Gordon Brown is demanding Parliament be recalled for an emergency budget. By October, he says, quoting a study he commissioned from the University of Loughborough, half the population could be living in fuel poverty. ‘Not enough thinking is being done about the major social crisis,’ he told Radio Four’s The World at One on Monday. The former Chancellor and Prime Minister does, of course, have every right to make what representations he wishes to the government, and no-one can call him a hypocrite for wanting the Chancellor and MPs to sacrifice their summer holidays for an emergency budget. His first holiday as PM, in 2007, famously lasted half a day before he found an excuse – a minor outbreak of foot and mouth – to return to Downing Street.
But it is worth recalling Brown’s own record in government, and how it feeds into the economic situation in which we find ourselves today. Brown was our longest-serving Chancellor of modern times, spending over 10 years at No. 11 between May 1997 and June 2007, and remained heavily involved in economic policy until he lost the 2010 general election.
First, the good bit. In his 10 years as chancellor Britain enjoyed the second fastest growth in GDP per capita of any G7 nation, and did not suffer a single quarter of negative growth – not even when the US briefly fell into recession after 9/11. That did change somewhat after he left No. 11 and took up residence next door. Indeed, Britain went on to suffer what was then the deepest recession since the 1930s. Brown and his ministers always refuted any suggestion that this was their fault (although they had gratefully accepted praise for the long period of unbroken growth); it was a worldwide recession, they argued, caused by a financial crisis which began in the US. Actually, the data suggests Britain suffered a slightly-deeper recession than some other G7 countries, but let’s not split hairs – Britain’s economy would have shrunk whoever was in Downing Street at the time.
As the sun continued to shine, he suddenly stopped fixing the roof and took an axe to it instead
Brown’s real failure was to allow the public deficit to explode – and to allow the housing market to run out of control, leading to a painful crash in 2008/09. Remarkably, these two things ran directly contrary to his famous mantra: ‘an end to boom and bust’ and to his ‘golden rule’ that over the economic cycle the government would only borrow to invest and that current spending would be covered by revenue from taxation.
For his first five years as Chancellor, he seemed to obey his golden rule. For three financial years in a row he ran a surplus, allowing him to reduce government debt. He really did, as he promised, seemed to be fixing the roof while the sun was shining. But, as the sun continued to shine, he suddenly stopped fixing the roof and took an axe to it instead. Between 2002/03 and 2007/08 he ran deficits of between £30 billion and £50 billion. They may have seemed manageable at the time, but the economy was growing fast and so, according to any reasonable definition of Brown’s golden rule, the government should have been balancing the books. Brown himself kept arguing that he wasn’t breaching the rule by stretching his definition of the economic cycle – and by changing his definition of what constituted investment as opposed to current expenditure.

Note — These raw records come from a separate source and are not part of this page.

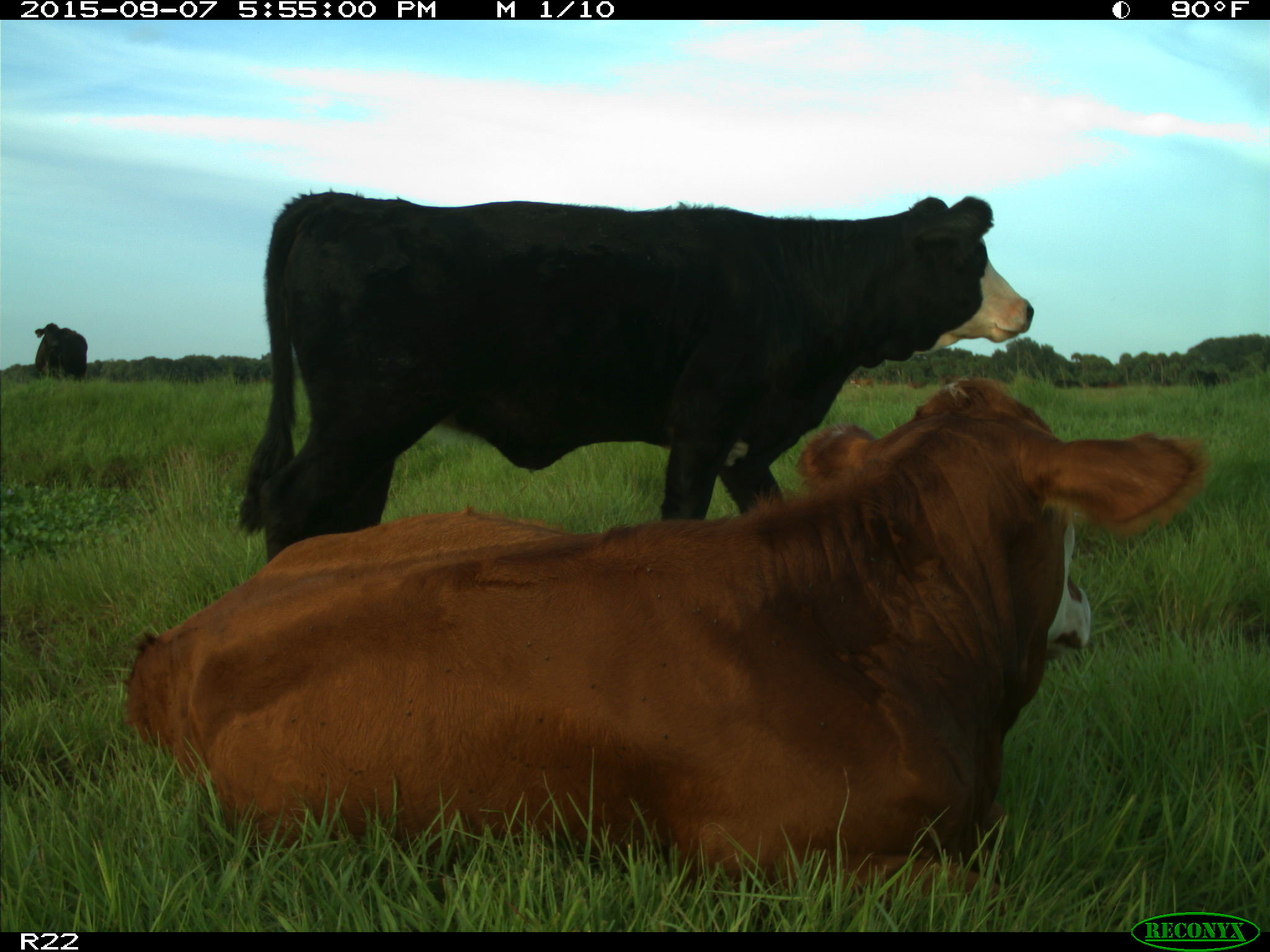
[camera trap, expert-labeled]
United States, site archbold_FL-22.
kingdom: Animalia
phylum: Chordata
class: Mammalia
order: Artiodactyla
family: Bovidae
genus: Bos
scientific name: Bos taurus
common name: domestic cow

As his predecessor-but-one as Chancellor, Norman Lamont, could have warned him, if you are going to run any sort of deficit during the boom times, you are going to end up will a severe deficit when you find yourself deep in recession. By 2009/10, Brown’s government was borrowing £158 billion, and government debt swelled to over 60 percent of GDP. The public finances have never really recovered. In spite of years of ‘austerity’, no government has succeeded in balancing the books since.
As for an end to boom and bust in the housing market, forget it. Brown presided over the biggest housing book in history, doing little to arrest the surge in prices.
Indeed, he helped fuel the boom by switching the Bank of England’s inflation target from the Retail Prices Index excluding mortgage interest (RPIX), which had minimal input from housing costs, to the Consumer Prices Index (CPI) which excluded owner-occupied housing costs altogether. It left a legacy of affordability problems which have never been resolved. The rate of home-ownership peaked in 2003 and has never since again reach those heights.
It would of course be absurd to blame all the current government’s problems on Gordon Brown, but some of the structural problems in the economy – high government debt and high house price inflation – can certainly be traced back to his time in office.